Monday, March 3, 2008

IPS - Linux User space, Kernel space - Where should it run?

Just a thought...

Advantages of user space:
  • Easier to debug : Advantageous to developers. Note that IPS is quite complex.
  • Faster to develop new functionalities.
    • No limitation on stack size. Stack size grows with its usage.
    • Many debugging tools available for user space applications.
    • Swap memory can be used - So, almost all memory in the system can be used.

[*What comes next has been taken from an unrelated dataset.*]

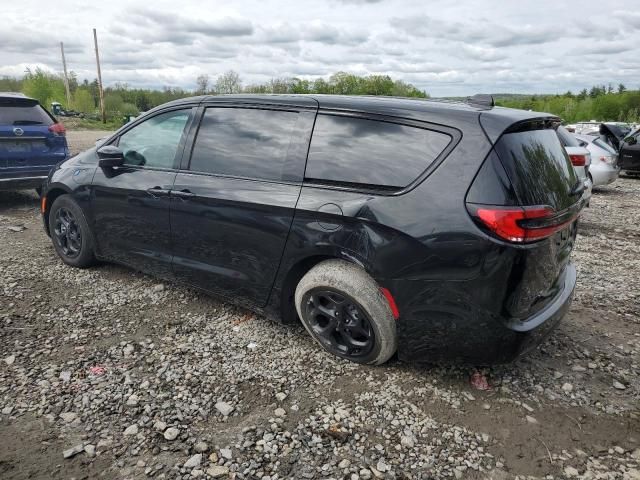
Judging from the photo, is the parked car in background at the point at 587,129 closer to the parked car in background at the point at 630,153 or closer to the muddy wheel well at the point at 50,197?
the parked car in background at the point at 630,153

In case of kernel space, only limited amount of memory can be used.
    • Many libraries available.
  • Upon any crash due to software, faster to bring up.
Advantages of kernel space:
  • Faster packet processing :
    • No threading overhead.
    • Save on buffer copy overhead.
    • Straight access to TCP/IP stack functions such as routing functions and bridging functions.
  • No or very minimal jitter when run in softirq/tasklet context. - Very useful for VOIP traffic.
    • Real time characteristics of the traffic can be maintained.
  • Physical memory access.
  • Easily portable to Real time operating systems as not much of OS capabilities are used - Advantage for vendors who need to have flexibility of operating systems.
As a developer, I prefer doing this in user space entirely. But kernel space provides its advantages, mainly on performance and low jitter. IMO, combination of user space and kernel space is needed. If it onlyL4 inspection is required for a session, then it is better handled completely in kernel space. If protocol inspection beyond L4 is required such as SIP and HTTP protocol analysis, then it is better done in user space. I prefer this kind of hybrid approach.